§ Problem set
1. In the toric code post, what rule must every white square obey?
2. Write the next part of the toric code post, picking up after its final sentence.

§ Selected passage
● ● ● ● ●

Monday 14 March 2016

8 - The Toric Code (part 3)

This is part of a project to get people involved with quantum error correction. See here for more info.


I'm going to guess that no-one jumps into part 3 of something without looking at part 1 and part 2. So I'll assume you know about the toric code in this post.

Summary

We have a bunch of qubits, which we call physical qubits. These are too noisy to do anything useful. To make a useful qubit, which we call a logical qubit, we put our physical qubits on a grid.


Here the physical qubits aren't just allowed choose whether to be 0 or 1 randomly. They have to follow the rules. The rules state that every white square must have an even number of 1's around it.

We want to make it relatively hard to see whether our logical qubit value is 0 or 1. We don't want some Gremlin coming along and measuring it, because he might mess up all our quantumness. So we take the physical qubits shown in blue below. Or the ones shown in green. Or any other loop that passes through blue squares and goes through the doughnut.

We just add up all the physical qubit values along one of these loops. If the answer is odd, the logical qubit value is 1. If it is even, the logical qubit is 0.

It turns out that this measures the number of loops of 1's that pass through white squares around the torus, and tells us whether it is odd or even. The examples in (a) and (b) don't have loops like this, so they come out even. If we want our logical qubit value to be 0 we could use one of these, or a whole bunch of other possibilities. The examples in (c) and (d) have one of these loops, so they come out odd. If we want our logical qubit value to be 1 we could use one of these, or a whole bunch of other possibilities.

Errors!

How much effort would it take to mess everything up? If we've make a logical qubit with value 0, for example, how could errors make us think it was a 1?

Suppose we make our logical qubit using (a), and so all physical qubits are set to 0. Then an error happens, flipping one of the physical qubits to 1. For example:

                             (e) 

Why is that red line there, you may ask. Don't worry, it'll make sense later.

For the blue physical qubits, this looks exactly the same as in (c). If we measure whether our logical qubit by looking at these, it will tell us that that its value is 1. That's wrong! All is lost!

Well, not quite yet. Remember that the 0's and 1's in the grid have to follow the rules. This error has broken them! The white squares either side of it now have an odd number of 1's around them. I have given them an orange border to shame them for their rebellion.

To make things more interesting, let's have a few more errors happen.

                               (f)

Here we have three all near each other. They form a little string of 1's. For every square, the rules are obeyed. This is because the string contributes two 1s: one when it enters and one when it leaves. But the ends of the string are a different story. These squares only get a single 1. They have an odd number of 1's. They are breaking the rules.

Correcting the errors

Finding the rule-breaking squares gives us a clue about what errors have happened. We know that they form a string, and that the orange squares are the endpoints.

● ● ● ● ●

§ Data segment
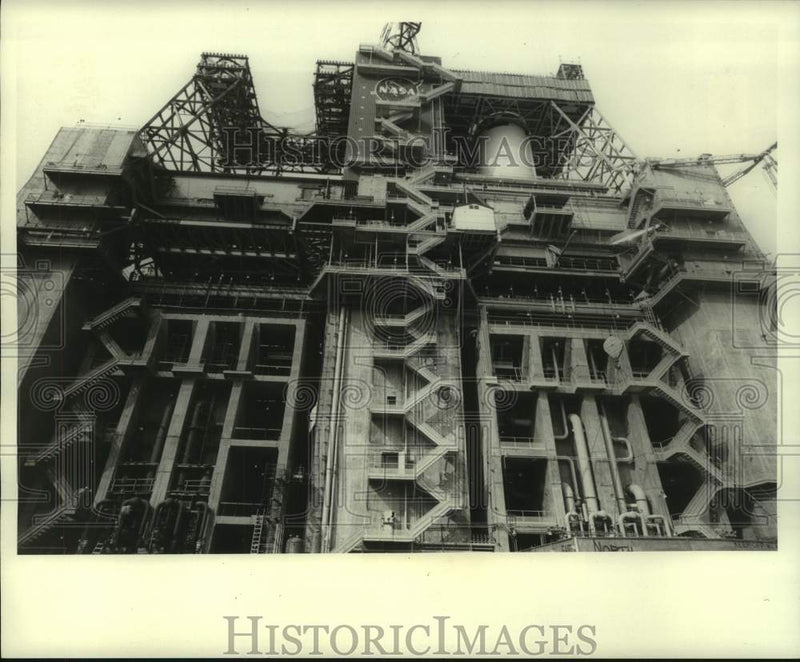 Load image into Gallery viewer, 1967 Press Photo S-1C rocket test stand is fourteen stories above scrub land
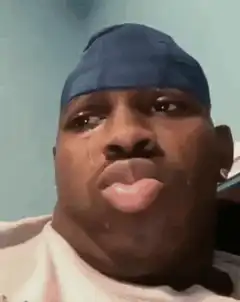 Man in blue durag crying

● ● ● ● ●

§ Results of the exercise
1. Every white square must have an even number of 1's around it.

2.
That doesn't tell us exactly what happened. In both cases above, for the single error in (e) or the longer string of three in (f), the rules are broken in the same places. How can we correct the errors if we don't know what errors happened?

If errors are rare, the single error of (e) is a lot more likely than the three in (f). So we would assume that it was (e) that happened. To correct it, we would flip the corresponding physical qubit.

If we were right, and it really was (e) that happened, the 1 is flipped back to a 0. Everything is back to how it was. All the physical qubits will have the values of (a), the rules are all obeyed and our logical qubit is back to having value 0.

If we were wrong, and it was (f) that happened, we add to to the string rather than removing it. The addition joins the ends together making a loop. This is just a little loop, not one that goes around the doughnut. In fact, it is the same loop as in (b), which also corresponds to a logical qubit with value 0. We could have chosen to use these values for our physical qubits in the first place. So everything is fine. The errors have not been removed, but they have been integrated into society as productive and law abiding qubits.

In this example, it seems like the errors still leave a trace: they have added a little loop where none was before. But we can only see this because we are currently letting ourselves look at whether each qubit is 0 and 1. Actually doing these measurements would itself a source of errors. They will be outlawed in a later article, just as bit flips are here. So, in the end, the only things we'll be able to look at are whether the rules are obeyed, and what the loop around the doughnut is doing. As long as the errors don't effect these, any observable effect is completely removed.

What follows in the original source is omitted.